REPUBLIKA.CO.ID, JAKARTA -- Wakil Ketua MPR RI Hidayat Nur Wahid mengatakan telah terjadi banyak salah kaprah dalam penerapan konsep hak asasi manusia (HAM) karena cenderung diterjemahkan dengan melakukan kebebasan sebebas-bebasnya tanpa pembatasan.
"Saat ini banyak yang salah kaprah dan kebablasan soal implementasi Hak Asasi Manusia, dalam hal ini soal kebebasan berpendapat dan berserikat," kata Hidayat Nur Wahid, Senin (15/2).
Dia memaparkan, kebebasan telah diartikan sangat bebas seperti banyak yang menuntut soal pernikahan lintas agama, kebebasan pernikahan sejenis sampai menginterpretasikan agama seenaknya dengan berlindung atas nama kebebasan berpendapat.
Ia mencontohkan seperti munculnya fenomena Gafatar bahkan sampai ada yang mengaku Nabi serta aksi-aksi radikalisme. Padahal, lanjutnya, kebebasan dibenarkan namun dengan batasan seperti yang tercantum dalam Pasal 28 J yang berbunyi "Berkewajiban menghargai hak asasi orang lain serta tunduk kepada pembatasan yang ditetapkan UU"
Sebelumnya, Setara Institute merilis riset soal kebebasan beragama atau berkeyakinan di Indonesia, dan menyimpulkan pelanggaran sepanjang satu tahun terakhir meningkat.

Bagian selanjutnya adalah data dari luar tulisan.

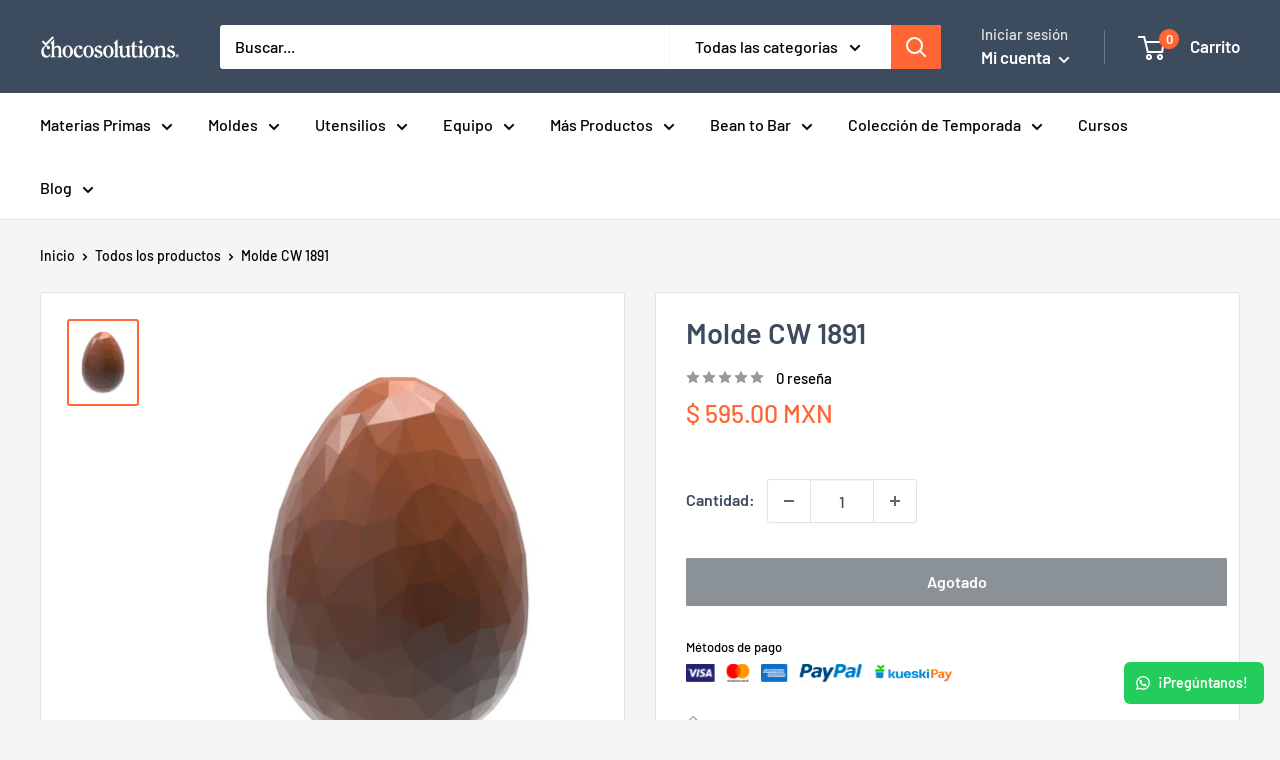

--- FILE ---
content_type: image/svg+xml
request_url: https://chocosolutions.com/cdn/shop/t/17/assets/payments.svg?v=140873488707743202231684427580
body_size: 207437
content:
<svg width="1810" height="122" viewBox="0 0 1810 122" fill="none" xmlns="http://www.w3.org/2000/svg" xmlns:xlink="http://www.w3.org/1999/xlink">
<rect width="193.854" height="121.158" fill="url(#pattern0)"/>
<rect x="508.865" width="177.699" height="121.158" fill="url(#pattern1)"/>
<rect x="767.337" width="428.093" height="121.158" fill="url(#pattern2)"/>
<rect x="274.626" width="153.467" height="121.158" fill="url(#pattern3)"/>
<rect x="1276.2" width="533.097" height="121.158" fill="url(#pattern4)"/>
<defs>
<pattern id="pattern0" patternContentUnits="objectBoundingBox" width="1" height="1">
<use xlink:href="#image0_4_245" transform="translate(0 -0.3) scale(0.00195312 0.003125)"/>
</pattern>
<pattern id="pattern1" patternContentUnits="objectBoundingBox" width="1" height="1">
<use xlink:href="#image1_4_245" transform="translate(0 -0.233333) scale(0.00195312 0.00286458)"/>
</pattern>
<pattern id="pattern2" patternContentUnits="objectBoundingBox" width="1" height="1">
<use xlink:href="#image2_4_245" transform="translate(0 -0.0195514) scale(0.000542594 0.00191716)"/>
</pattern>
<pattern id="pattern3" patternContentUnits="objectBoundingBox" width="1" height="1">
<use xlink:href="#image3_4_245" transform="translate(-0.00789475) scale(0.00131579 0.00166667)"/>
</pattern>
<pattern id="pattern4" patternContentUnits="objectBoundingBox" width="1" height="1">
<use xlink:href="#image4_4_245" transform="translate(-0.019802 -1.78261) scale(0.00101524 0.00445822)"/>
</pattern>
<image id="image0_4_245" width="512" height="512" xlink:href="[data-uri]"/>
<image id="image1_4_245" width="512" height="512" xlink:href="[data-uri]"/>
<image id="image2_4_245" width="1843" height="542" xlink:href="[data-uri]"/>
<image id="image3_4_245" width="772" height="600" xlink:href="[data-uri]"/>
<image id="image4_4_245" width="1024" height="1024" xlink:href="[data-uri]"/>
</defs>
</svg>


--- FILE ---
content_type: text/json
request_url: https://conf.config-security.com/model
body_size: 87
content:
{"title":"recommendation AI model (keras)","structure":"release_id=0x60:7a:2a:49:45:62:51:35:4c:60:3c:45:3a:77:3c:53:7d:64:53:40:4e:71:77:21:64:59:25:56:76;keras;girc6za428pbk6etuhtu7u1nx8715voa9t64r6p9fjki56dvi6mdziuurmvo7mzrzedsomgc","weights":"../weights/607a2a49.h5","biases":"../biases/607a2a49.h5"}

"Sepanjang 2015, terjadi 197 peristiwa pelanggaran kebebasan beragama atau berkeyakinan dengan 236 bentuk tindakan yang tersebar di seluruh Indonesia atau meningkat dibanding 2014," kata peneliti Setara Institute, Halili Hasan, dalam paparannya di Jakarta, Senin (18/1).
Pada 2014, jumlah pelanggaran sebanyak 134 peristiwa dengan 177 tindakan.
"Jadi dari satu peristiwa pelanggaran itu bisa terjadi beberapa tindakan pelanggaran, seperti intimidasi disertai perusakan barang," kata dia lagi.
Jawa Barat, kata dia, menjadi provinsi yang mencatatkan sebagai kawasan banyak ditemui pelanggaran beragama atau berkeyakinan, yaitu 44 peristiwa. Selanjutnya Aceh (34), Jawa Timur (22), DKI Jakarta (20), dan DI Yogyakarta (10).